Even When It Hurts: February 27, 2021

Even When It Hurts -- Lent 2021 Devotional Book

Read: Psalms 120-121

I look up to the hills, but where does my help come from? My help comes from the Lord, who made heaven and earth.
-Psalm 121:1-2

These two psalms are among the Psalms of Ascent that may have been used liturgically as people approached the temple in Jerusalem. Jerusalem, the city on a hill, was always approached by going up. “Going up” bears metaphorical meaning as well. One ascends to meet God on high. One ascends into greater capacity for faithfulness to the covenant. One ascends into more compassionate expression of virtue.
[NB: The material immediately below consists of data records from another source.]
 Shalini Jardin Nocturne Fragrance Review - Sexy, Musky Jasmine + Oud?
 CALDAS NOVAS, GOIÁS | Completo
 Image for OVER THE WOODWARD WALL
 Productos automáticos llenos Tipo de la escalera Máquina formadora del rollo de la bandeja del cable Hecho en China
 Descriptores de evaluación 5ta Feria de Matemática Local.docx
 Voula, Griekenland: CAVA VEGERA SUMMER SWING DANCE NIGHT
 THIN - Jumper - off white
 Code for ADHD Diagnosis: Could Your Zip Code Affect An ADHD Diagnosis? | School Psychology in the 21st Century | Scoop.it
Both of these psalms presume that one begins below, the place of lament, and expresses a desire to ascend.

In the first one, the psalmist finds himself among untruthful people. How can one trust those who do not deal in truth? Deception unravels the social structures that provide security, it is a way of waging war. The psalmist foresees God’s punishment accurately, as the fruit of their own untrustworthy labors. They will go to war and pay the price. He, however, wants peace. One can imagine the psalmist trusting that he, too, will reap the fruits of his labor: peace.

The second psalm begins outside the city gates, looking up toward Jerusalem. The psalmist stands outside, among the defiled and defiling nations, yet he puts his trust in the Lord, the one “who made heaven and earth,”—not Baal, the god of thunder, rain, and fertility, or any of the other Canaanite gods to which surrounding hills had been sacred. He takes his comfort and security in the God worshipped on the holy temple mount.

In today’s world there is a lot of talk, but is it trustworthy? Does it build trust or tear it down? Does it look to the true source of truth, or the hundred lesser gods of our day? We, too, stand in a place we would rather ascend out of. The psalmists name our place because they share it. We can share their hope as well. We, too, can “strive for justice and peace” as our Baptismal Covenant says, knowing that as we do so, God, the ever-vigilant one who never sleeps, who is not caught off guard by untruth or violence, will guard us as we come and go, “both now and forever.”

Loving God, we live in a world full of deceit and war. Shine the truth of your love as a beacon on a hill to guide us up the path to where your beloved community lives in truth and peace. Amen.